July 11, 2019, SW News Media — 

The race to represent Prior Lake and southern Scott County in the Minnesota House has begun more than a year before the November 2020 election.

Dr. Andrea Nelsen, a Prior Lake psychiatrist, Democrat and political newcomer, is running for District 55B with a focus on making it easier for Minnesotans to get health care, she announced earlier this month.

Rep. Tony Albright, a Spring Lake Republican, has represented the district since the 2012 election and said this week he intends to run again next year. He won in 2018 with 61% of around 21,000 votes cast.

The challenger

Nelsen, 46, works as an emergency room psychiatrist at Hennepin County Medical Center in Minneapolis and grew up in Willmar, a small, lake-dominated town west of the Twin Cities. She has lived in Prior Lake for about a year and was in Jordan for a year before that, she said Monday.

Her firsthand experience with the health care system pushed her to run for political office for her first time, Nelsen said.

People without health coverage or with too little to cover their needs often spiral into worse health and bigger costs they can’t cover, for instance. And she thinks the health care system is inefficient in several ways, adding costs for everyone involved.

“We need more people in the legislature with the experience and who can relate to the priorities that we need,” Nelsen said. “There are many, many ways we could make changes in our system to save money.”

The Legislature could push to make more residents eligible for MinnesotaCare, the state’s coverage for low-income people, or make it easier to refill medications outside of an ER, she said. She’d also like more mental health clinic beds around the state so that they’re closer to people in need.

“People go from Rochester to Fargo” by ambulance in search of those beds, Nelsen said. “That’s a huge expense.”

Nelsen said Albright hasn’t voted to increase health care access or properly fund school districts and hasn’t stayed in close contact with constituents. Her career will help with that last point, she added.

“I talk with people every single day,” Nelsen said. “I have learned how to compassionately listen to people and appreciate their problems, and then have a conversation with people that is productive and civilized without getting into endless, polarized bickering.”

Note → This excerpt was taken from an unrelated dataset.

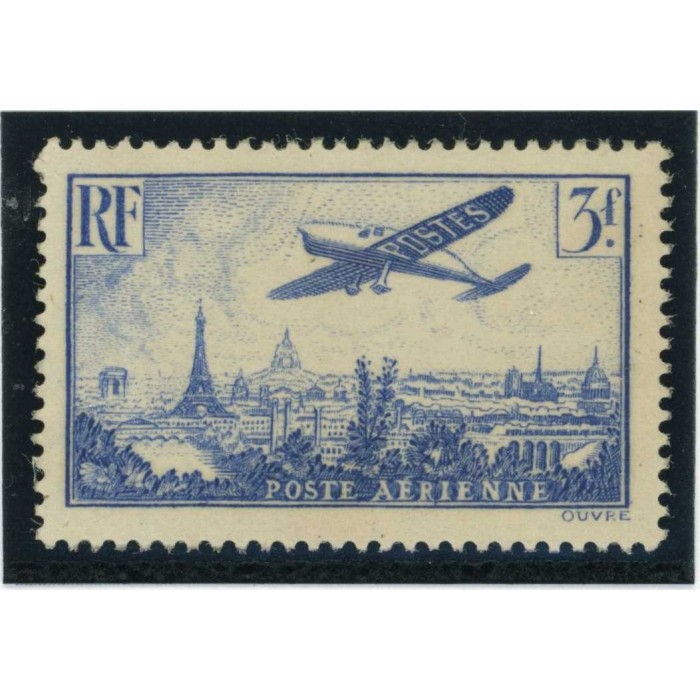 YT PA 12 - Neuf xx - Cote 45 Euros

Nelsen’s holding a meet-and-greet event to hear voters’ thoughts and ideas 6:30-8 p.m. Thursday, July 18, in Prior Lake’s Memorial Park with games and treats for kids.

The incumbent

Albright, 57, brushed off Nelsen’s criticisms, saying he’s always had an open-door policy at the Capitol and in the district and pointing to his vote this year for a measure boosting district and special education money.

“That’s a very, very high-priority item for both the Prior Lake-Savage district as well as Jordan,” he said of the special education measure.

Albright is a member of several House committees, including Ways and Means, which focuses on state spending and taxes, and Health and Human Services Policy. He said his goal during his tenure has been to make sure the state provides its services to people who need them in an effective and cost-efficient way.

Albright said he has worked in financial services for about 25 years and is president of Hansen Engine Corporation in Plymouth. He’s lived in the Prior Lake area for 20 years.

Like his opponent, Albright has focused on health care, authoring or co-authoring several health-related proposals in this year’s session that are still in committee.

He signed onto a bill banning abortion after a fetal heartbeat is detected except in medical emergencies, for example, and authored a bill allowing people eligible for MinnesotaCare to get coverage instead from the MNsure marketplace for private plans.

“The private sector is fully capable of providing a health care system in the state of Minnesota that provides for choice, that provides for access and provides for transparency,” Albright said.

Albright said he wants to allow more variety in health coverage rather than requiring a set of covered services as the Affordable Care Act, or Obamacare, does. That and other changes could help patients and providers focus more on what patients get out of a service instead of what insurance will pay.